This work addresses the manufacturing complexity of beyond-diagonal reconfigurable intelligent surfaces (BD-RISs) arising from dense inter-element interconnections, which typically necessitate multilayer printed circuit boards (PCBs). To tackle this challenge, the authors introduce, for the first time, a graph-theoretic modeling approach that abstracts the BD-RIS connectivity structure as a graph. Leveraging planarity testing theory, they systematically identify planar connection architectures realizable on double-layer PCBs. Within this constraint, they further pinpoint the BD-RIS topology that maximizes degrees of freedom, achieving excellent beamforming performance while substantially reducing hardware implementation complexity.
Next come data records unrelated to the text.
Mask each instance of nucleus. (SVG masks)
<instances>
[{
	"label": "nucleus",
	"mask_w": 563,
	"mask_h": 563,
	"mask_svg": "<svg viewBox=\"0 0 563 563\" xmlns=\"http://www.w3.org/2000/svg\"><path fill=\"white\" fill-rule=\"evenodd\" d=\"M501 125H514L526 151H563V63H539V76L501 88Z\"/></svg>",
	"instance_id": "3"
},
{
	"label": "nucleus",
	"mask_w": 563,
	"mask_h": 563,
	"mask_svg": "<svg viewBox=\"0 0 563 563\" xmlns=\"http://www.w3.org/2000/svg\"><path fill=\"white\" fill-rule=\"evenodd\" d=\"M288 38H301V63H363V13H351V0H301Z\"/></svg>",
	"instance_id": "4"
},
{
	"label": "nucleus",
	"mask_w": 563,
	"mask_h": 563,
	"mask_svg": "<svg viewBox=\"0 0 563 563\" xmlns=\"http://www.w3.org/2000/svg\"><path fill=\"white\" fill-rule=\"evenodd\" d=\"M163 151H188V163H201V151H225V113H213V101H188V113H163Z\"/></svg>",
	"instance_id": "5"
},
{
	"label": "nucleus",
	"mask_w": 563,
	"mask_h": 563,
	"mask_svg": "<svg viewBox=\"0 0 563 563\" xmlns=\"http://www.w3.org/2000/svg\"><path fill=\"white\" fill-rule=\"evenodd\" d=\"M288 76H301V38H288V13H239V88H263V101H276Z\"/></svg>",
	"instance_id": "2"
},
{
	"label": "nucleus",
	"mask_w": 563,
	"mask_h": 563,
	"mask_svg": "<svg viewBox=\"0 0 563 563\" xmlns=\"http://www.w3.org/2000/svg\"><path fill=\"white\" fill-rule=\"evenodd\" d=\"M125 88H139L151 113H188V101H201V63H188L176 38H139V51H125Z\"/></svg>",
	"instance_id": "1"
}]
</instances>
This study thus provides both theoretical grounding and a practical design pathway toward low-cost, high-performance RIS implementations.

Reconfigurable intelligent surfaces (RISs) enable programmable control of the wireless propagation environment and are key enablers for future networks. Beyond-diagonal RIS (BD-RIS) architectures enhance conventional RIS by interconnecting elements through tunable impedance components, offering greater flexibility with higher circuit complexity. However, excessive interconnections between BD-RIS elements require multi-layer printed circuit board (PCB) designs, increasing fabrication difficulty. In this letter, we use graph theory to characterize the BD-RIS architectures that can be realized on double-layer PCBs, denoted as planar-connected RISs. Among the possible planar-connected RISs, we identify the ones with the most degrees of freedom, expected to achieve the best performance under practical constraints.